▸ SUPPLIED PASSAGE
•••••
After all, some dogs are very young, other are exceedingly old, still more might be too ill or arthritic (like Buster) to move well enough to walk far. Then there’s the behavior factor. Some are aggressive with other pets or people, pull too hard on their leashes, or are otherwise difficult to handle.
Which brings us to the question: Should all dogs walk or are there some who simply do not qualify as walk-able?
As the past and present primary person of dozens of dogs, I can honestly say that I never met one –– regardless of size, shape, behavior or health status –– whom I deemed incapable of going for a walk. They all “walked” in some fashion or another. Furthermore, I contend that all dogs are social creatures that must go for walks, regardless of size, age, temperament, health status or disability.
Yet, as a veterinarian, I’m constantly informed that dogs “cannot walk” because of x, y or z behavior or infirmity.
•••••
▸ DATA BELOW
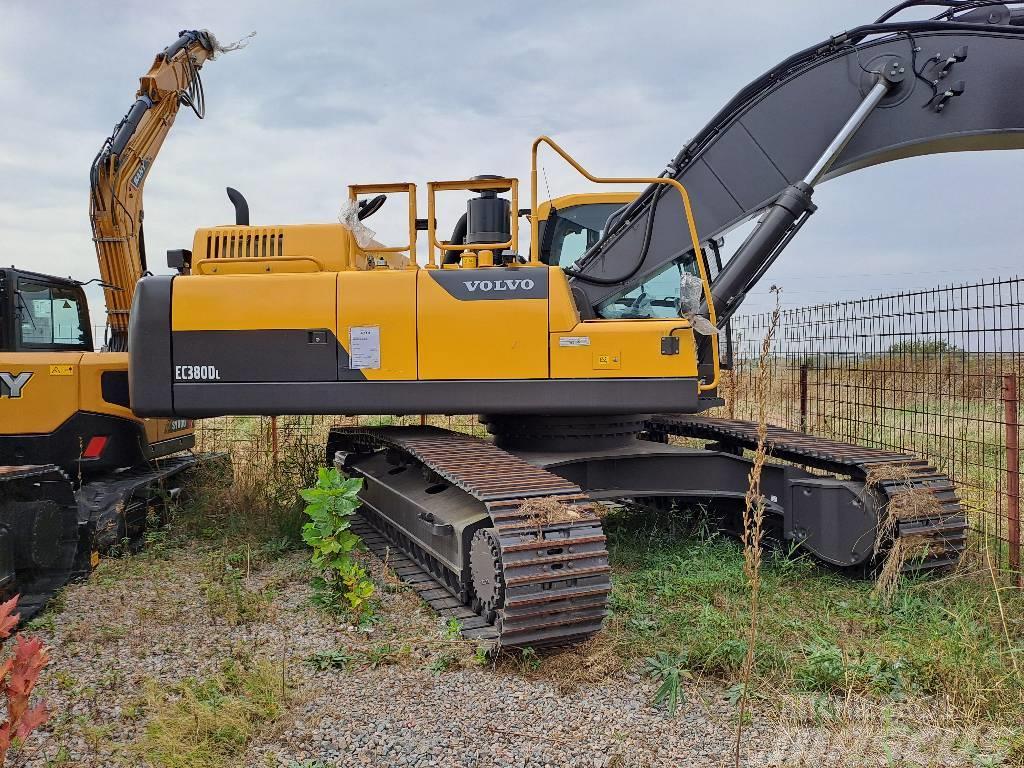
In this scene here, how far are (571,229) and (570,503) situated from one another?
3024 millimetres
•••••
▸ ACTIVITY A
Answer from the dog-walking passage:
(i) Which dog is named as too arthritic to walk far?
(ii) Of how many dogs has the writer been the primary person?
(iii) What profession does the writer name?
▸ ACTIVITY B
Could you carry on the dog-walking passage from its last sentence?
The lines have no part in any of this.

▸ EXPECTED OUTPUT A
(i) Buster
(ii) Dozens
(iii) Veterinarian

▸ EXPECTED OUTPUT B
In the case of behavior issues, I’ll argue in favor of basket muzzles for the aggressive (many attractive options are available on Amazon) and head halter-style leaders instead of collars for the hard-to-handle pullers and the unpredictably rambunctious. After all, less walking begets more of the same difficult behavior. These dogs stand to benefit most from being walked!
For the old, I always urge people to ponder the downside of not walking. Consider that not walking at all almost always leads to increased loss of muscle mass, increased weakness and greater stiffness.
For the sick, tiny or truly disabled, consider that exercise isn’t always the goal of “walking.” After all, walks are as much for exercise as they are for socialization and environmental stimulation. And this class of dogs, like Buster, tend to be especially needy in this regard.